TASK STATEMENT: Can you put the items below into a Markdown table with columns headed Row and Caption, numbering each item and leaving out the pictures and any blank lines?

EXTRACTED ENTRIES:
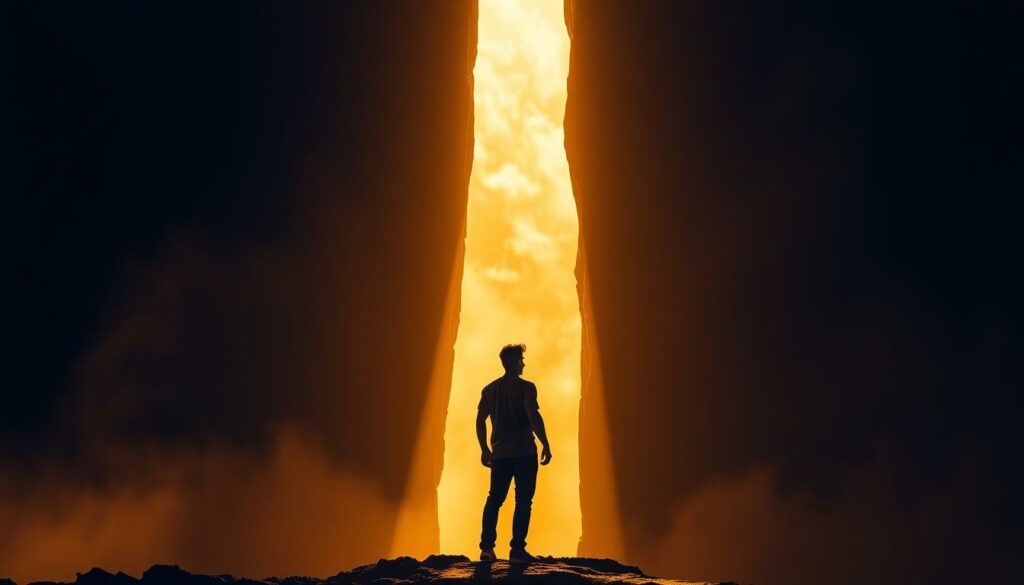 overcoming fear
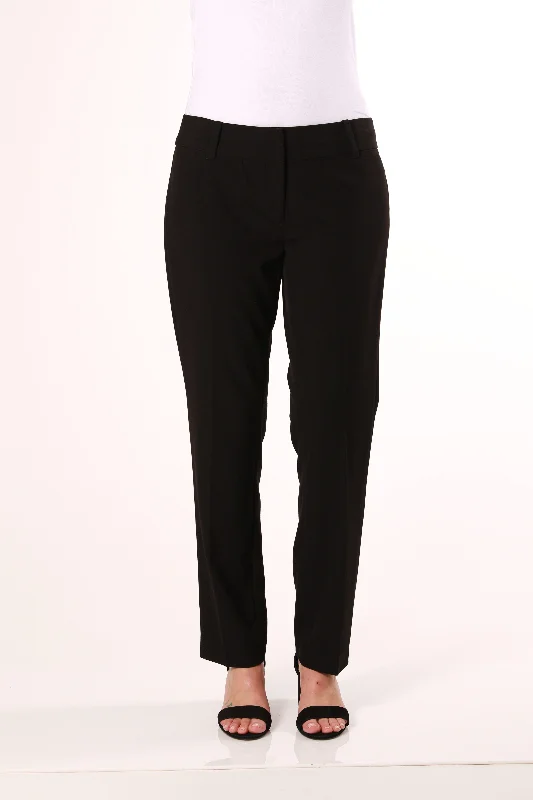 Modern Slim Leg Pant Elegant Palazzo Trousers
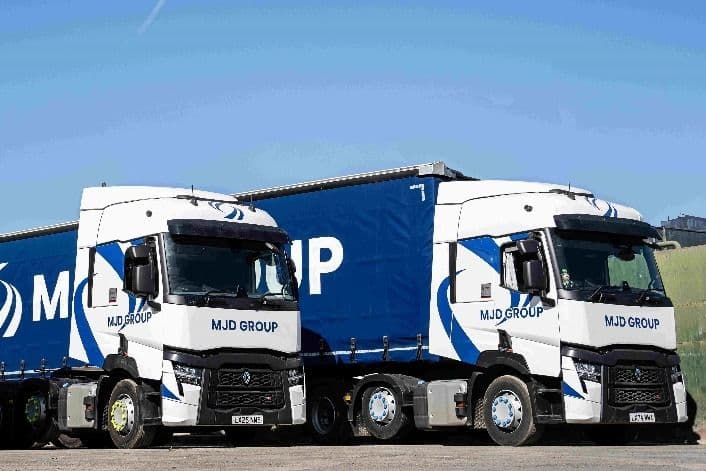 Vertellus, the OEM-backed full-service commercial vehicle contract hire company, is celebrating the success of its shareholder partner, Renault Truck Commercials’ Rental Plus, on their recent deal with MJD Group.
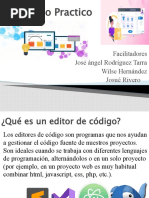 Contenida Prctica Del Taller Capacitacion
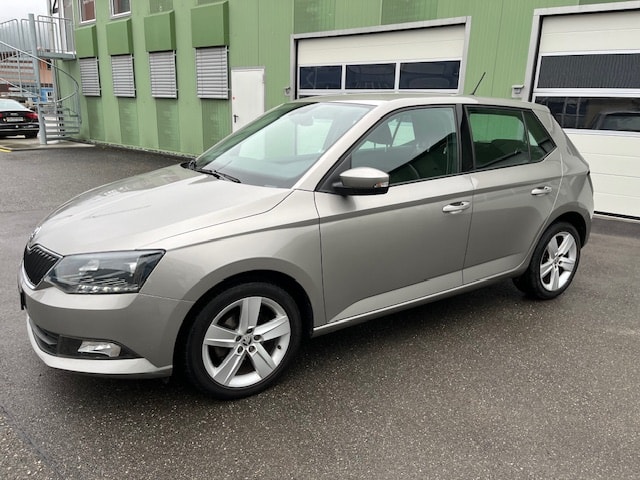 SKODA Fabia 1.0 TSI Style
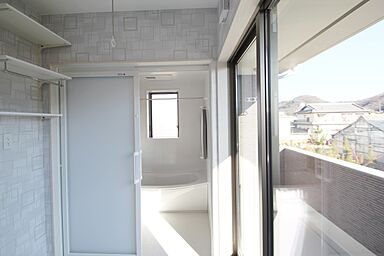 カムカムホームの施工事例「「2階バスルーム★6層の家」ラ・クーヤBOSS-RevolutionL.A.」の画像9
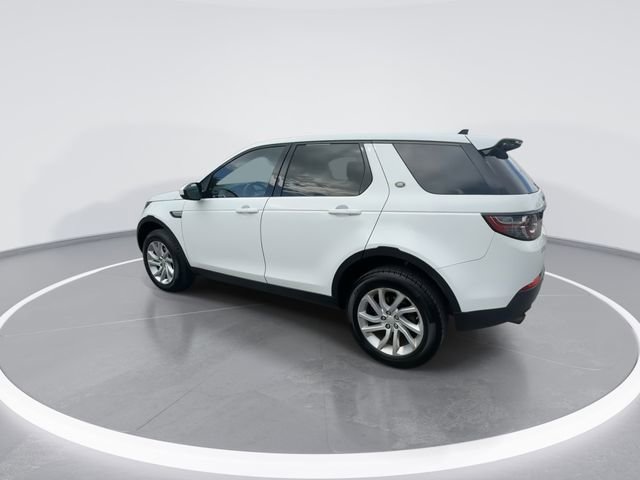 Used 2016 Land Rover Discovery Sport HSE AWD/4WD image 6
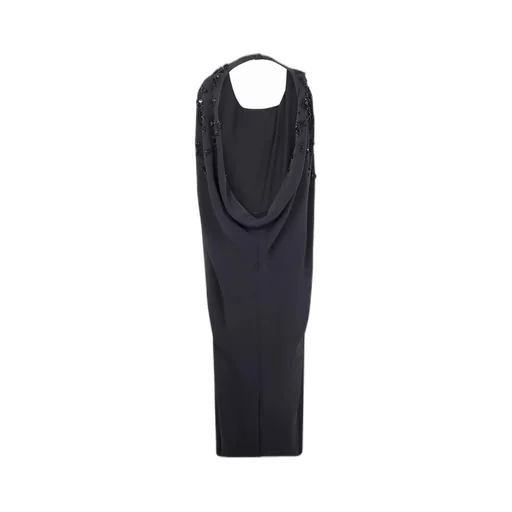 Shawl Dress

THE ANSWER:
| Row | Caption |
|---|---|
| 1 |  overcoming fear |
| 2 |  Modern Slim Leg Pant Elegant Palazzo Trousers |
| 3 |  Vertellus, the OEM-backed full-service commercial vehicle contract hire company, is celebrating the success of its shareholder partner, Renault Truck Commercials’ Rental Plus, on their recent deal with MJD Group. |
| 4 |  Contenida Prctica Del Taller Capacitacion |
| 5 |  SKODA Fabia 1.0 TSI Style |
| 6 |  カムカムホームの施工事例「「2階バスルーム★6層の家」ラ・クーヤBOSS-RevolutionL.A.」の画像9 |
| 7 |  Used 2016 Land Rover Discovery Sport HSE AWD/4WD image 6 |
| 8 |  Shawl Dress |